National park in Australia

Nerang National Park (commonly referred to as Nerang State Forest) is a national park in Queensland, Australia situated on the Gold Coast. The protected area is located 12 km from Surfers Paradise on Nerang’s north-west outskirts.

Nerang National Park is known for its variety of birds, trails, and views. Making it a popular place for mountain bike riders, bushwalkers and bird watchers.
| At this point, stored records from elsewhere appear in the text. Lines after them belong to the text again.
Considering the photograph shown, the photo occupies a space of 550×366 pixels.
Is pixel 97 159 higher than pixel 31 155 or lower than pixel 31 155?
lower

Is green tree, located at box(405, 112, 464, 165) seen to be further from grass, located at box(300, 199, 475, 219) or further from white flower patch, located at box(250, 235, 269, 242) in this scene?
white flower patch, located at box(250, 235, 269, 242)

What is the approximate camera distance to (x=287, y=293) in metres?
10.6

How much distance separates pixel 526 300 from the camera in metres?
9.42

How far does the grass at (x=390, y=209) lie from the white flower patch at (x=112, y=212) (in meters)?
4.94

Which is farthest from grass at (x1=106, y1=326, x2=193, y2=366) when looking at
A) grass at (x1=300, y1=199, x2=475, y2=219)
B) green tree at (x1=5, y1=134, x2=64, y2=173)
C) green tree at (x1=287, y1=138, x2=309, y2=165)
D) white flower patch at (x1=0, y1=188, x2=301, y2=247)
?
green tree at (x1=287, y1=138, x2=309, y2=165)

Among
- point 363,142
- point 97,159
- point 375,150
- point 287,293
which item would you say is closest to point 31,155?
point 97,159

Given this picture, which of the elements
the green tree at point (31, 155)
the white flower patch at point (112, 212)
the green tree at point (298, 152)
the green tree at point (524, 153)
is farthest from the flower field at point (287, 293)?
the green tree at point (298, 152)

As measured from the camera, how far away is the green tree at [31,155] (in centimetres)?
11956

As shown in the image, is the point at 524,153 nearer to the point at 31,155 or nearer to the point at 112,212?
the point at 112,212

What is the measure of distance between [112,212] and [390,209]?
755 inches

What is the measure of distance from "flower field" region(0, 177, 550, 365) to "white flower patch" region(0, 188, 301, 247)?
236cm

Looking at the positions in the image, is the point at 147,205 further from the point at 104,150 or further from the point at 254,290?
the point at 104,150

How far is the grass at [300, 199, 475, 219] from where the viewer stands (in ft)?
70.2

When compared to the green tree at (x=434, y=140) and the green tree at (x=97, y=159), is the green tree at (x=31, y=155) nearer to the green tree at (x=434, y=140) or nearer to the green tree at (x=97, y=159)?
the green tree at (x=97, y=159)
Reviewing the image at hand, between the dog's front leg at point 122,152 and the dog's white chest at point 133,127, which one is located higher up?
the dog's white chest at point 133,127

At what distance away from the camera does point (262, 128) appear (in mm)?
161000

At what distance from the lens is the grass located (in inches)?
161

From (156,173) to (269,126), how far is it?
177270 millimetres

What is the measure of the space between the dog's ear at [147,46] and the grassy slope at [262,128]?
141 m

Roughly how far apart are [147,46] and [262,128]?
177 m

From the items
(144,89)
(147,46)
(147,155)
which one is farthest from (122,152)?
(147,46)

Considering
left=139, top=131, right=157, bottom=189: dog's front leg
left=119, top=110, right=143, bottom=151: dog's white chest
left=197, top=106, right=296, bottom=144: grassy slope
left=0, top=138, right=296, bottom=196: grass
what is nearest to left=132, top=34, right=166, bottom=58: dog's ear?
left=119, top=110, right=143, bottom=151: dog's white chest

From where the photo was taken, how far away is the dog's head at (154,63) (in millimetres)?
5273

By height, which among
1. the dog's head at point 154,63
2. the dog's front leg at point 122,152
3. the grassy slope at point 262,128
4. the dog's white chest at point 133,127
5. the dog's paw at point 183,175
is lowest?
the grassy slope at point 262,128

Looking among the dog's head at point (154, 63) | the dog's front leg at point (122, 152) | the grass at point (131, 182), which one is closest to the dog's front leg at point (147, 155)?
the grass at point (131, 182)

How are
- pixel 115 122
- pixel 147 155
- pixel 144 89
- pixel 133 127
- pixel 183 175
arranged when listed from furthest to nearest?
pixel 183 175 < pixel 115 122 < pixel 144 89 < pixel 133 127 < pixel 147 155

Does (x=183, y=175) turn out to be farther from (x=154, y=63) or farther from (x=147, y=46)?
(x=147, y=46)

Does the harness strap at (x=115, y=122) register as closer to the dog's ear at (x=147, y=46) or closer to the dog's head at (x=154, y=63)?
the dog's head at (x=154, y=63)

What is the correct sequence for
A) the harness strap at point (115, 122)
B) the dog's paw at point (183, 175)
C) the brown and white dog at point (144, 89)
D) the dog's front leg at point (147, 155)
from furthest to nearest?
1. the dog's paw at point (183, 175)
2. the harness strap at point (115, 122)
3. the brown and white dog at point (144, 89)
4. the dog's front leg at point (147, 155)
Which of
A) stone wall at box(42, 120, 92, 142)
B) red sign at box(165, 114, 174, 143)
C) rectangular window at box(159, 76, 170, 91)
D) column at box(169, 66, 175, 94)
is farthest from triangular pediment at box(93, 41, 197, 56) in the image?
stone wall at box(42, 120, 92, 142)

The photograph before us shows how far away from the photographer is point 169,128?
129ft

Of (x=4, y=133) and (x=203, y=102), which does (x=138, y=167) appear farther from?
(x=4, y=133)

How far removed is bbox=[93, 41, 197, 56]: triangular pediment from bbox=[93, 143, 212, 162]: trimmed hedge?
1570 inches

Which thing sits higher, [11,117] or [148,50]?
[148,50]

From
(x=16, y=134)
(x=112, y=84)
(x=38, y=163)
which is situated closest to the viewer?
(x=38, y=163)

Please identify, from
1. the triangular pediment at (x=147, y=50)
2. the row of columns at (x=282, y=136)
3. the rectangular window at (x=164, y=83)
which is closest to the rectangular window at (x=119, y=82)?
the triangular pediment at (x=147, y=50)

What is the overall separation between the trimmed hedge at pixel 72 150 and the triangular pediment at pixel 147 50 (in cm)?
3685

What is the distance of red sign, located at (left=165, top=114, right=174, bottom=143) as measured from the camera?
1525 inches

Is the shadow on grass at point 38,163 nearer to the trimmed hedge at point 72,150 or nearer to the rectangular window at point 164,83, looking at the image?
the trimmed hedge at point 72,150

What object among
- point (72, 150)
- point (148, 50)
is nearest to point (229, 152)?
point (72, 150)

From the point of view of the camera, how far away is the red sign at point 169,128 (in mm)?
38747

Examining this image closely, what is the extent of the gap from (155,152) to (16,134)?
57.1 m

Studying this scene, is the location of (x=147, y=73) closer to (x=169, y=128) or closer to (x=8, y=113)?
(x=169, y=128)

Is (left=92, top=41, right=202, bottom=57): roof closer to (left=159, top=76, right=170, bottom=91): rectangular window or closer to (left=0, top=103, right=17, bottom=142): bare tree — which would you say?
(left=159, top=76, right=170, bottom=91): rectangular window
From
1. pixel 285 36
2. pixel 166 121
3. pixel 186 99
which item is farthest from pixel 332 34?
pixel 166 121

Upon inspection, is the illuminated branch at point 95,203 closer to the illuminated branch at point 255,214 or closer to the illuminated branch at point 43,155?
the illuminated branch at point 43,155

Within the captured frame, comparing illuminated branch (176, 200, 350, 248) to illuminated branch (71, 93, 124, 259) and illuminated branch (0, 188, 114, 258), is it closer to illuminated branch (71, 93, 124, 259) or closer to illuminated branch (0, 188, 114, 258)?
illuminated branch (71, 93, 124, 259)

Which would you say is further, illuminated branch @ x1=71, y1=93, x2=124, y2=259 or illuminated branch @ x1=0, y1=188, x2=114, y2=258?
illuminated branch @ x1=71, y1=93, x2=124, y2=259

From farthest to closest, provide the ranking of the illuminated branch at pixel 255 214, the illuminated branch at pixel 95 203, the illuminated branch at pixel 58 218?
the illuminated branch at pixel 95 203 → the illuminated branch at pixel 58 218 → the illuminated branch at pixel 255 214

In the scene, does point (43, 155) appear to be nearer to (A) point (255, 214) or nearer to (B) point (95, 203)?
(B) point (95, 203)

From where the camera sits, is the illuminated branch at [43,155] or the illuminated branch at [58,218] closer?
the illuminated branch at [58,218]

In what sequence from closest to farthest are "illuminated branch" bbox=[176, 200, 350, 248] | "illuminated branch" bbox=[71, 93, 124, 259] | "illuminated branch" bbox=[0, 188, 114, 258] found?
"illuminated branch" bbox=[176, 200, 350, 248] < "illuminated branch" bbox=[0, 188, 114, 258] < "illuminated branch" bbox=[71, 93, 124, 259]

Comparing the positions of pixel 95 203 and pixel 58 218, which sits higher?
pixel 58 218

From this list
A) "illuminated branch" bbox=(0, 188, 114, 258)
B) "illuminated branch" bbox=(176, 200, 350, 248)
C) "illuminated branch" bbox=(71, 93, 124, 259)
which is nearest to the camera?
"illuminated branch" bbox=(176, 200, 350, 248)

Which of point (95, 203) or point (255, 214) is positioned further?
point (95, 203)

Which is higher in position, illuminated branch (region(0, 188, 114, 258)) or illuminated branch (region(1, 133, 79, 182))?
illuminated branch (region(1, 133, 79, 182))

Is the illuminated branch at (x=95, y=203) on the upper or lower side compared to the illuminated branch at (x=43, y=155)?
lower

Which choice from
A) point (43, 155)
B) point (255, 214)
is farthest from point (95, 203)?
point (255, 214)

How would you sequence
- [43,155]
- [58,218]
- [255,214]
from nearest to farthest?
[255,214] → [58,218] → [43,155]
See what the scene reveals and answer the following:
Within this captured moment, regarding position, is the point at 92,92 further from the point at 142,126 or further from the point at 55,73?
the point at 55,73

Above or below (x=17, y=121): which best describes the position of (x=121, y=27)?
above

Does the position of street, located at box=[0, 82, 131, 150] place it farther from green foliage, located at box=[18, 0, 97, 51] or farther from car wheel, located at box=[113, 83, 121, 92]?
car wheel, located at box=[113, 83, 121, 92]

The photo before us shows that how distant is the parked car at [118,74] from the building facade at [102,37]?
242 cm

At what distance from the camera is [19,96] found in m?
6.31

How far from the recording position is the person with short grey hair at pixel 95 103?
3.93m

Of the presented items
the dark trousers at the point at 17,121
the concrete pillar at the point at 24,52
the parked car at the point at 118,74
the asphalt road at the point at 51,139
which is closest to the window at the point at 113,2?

Nerang National Park is of cultural significance to the local indigenous people, the Kombumerri clan.

==Environment==
Nerang National Park is an open forest environment providing a habitat for lot of native and non-native animals. The land of the Nerang National Park is around 100 m above sea level and located 8 km from the Pacific Ocean. The Nerang National Park is mostly small-large hills. Both the Coombabah and Saltwater creeks run through the Nerang National Park. The soil in the park is mostly clay and limestone though near rivers and in fertile areas the soil is more loamy and aerated.

Nerang National Park

Towards the centre of Nerang National Park is a small patch of critically endangered subtropical lowland rainforest, listed under the EPBC Act 1999. This area of the National Park is the headwaters of the Ramsar-listed Coombabah Lake Conservation Park, an area of international conservation significance. There are several threatened fauna species that reside in Nerang National Park including the greater glider, koala, glossy black-cockatoo, Richmond birdwing butterfly, grey-headed flying fox, powerful owl, echidna, and tusked frog. Conservation-significant flora known to occur in Nerang National Park include Rhodamnia rubescens, Rhodomyrtus psidioides, Cassia marksiana, Endiandra floydii, Endiandra hayesii, Macadamia integrifolia, Sophora fraseri, Randia moorei, Leichhardtia coronata, and Leichhardtia longiloba. Two near threatened rainforest plant species are known to occur in the gullies and along the wetter creeks, Richmond birdwing butterfly vine and the long-leaved tuckeroo.

==Recreation==
The Nerang National Park is used for all sorts of sports such as horse riding, mountain biking and trail running. The park consist of many fire trails and tracks making it very popular for bike riding, horse riding and walking.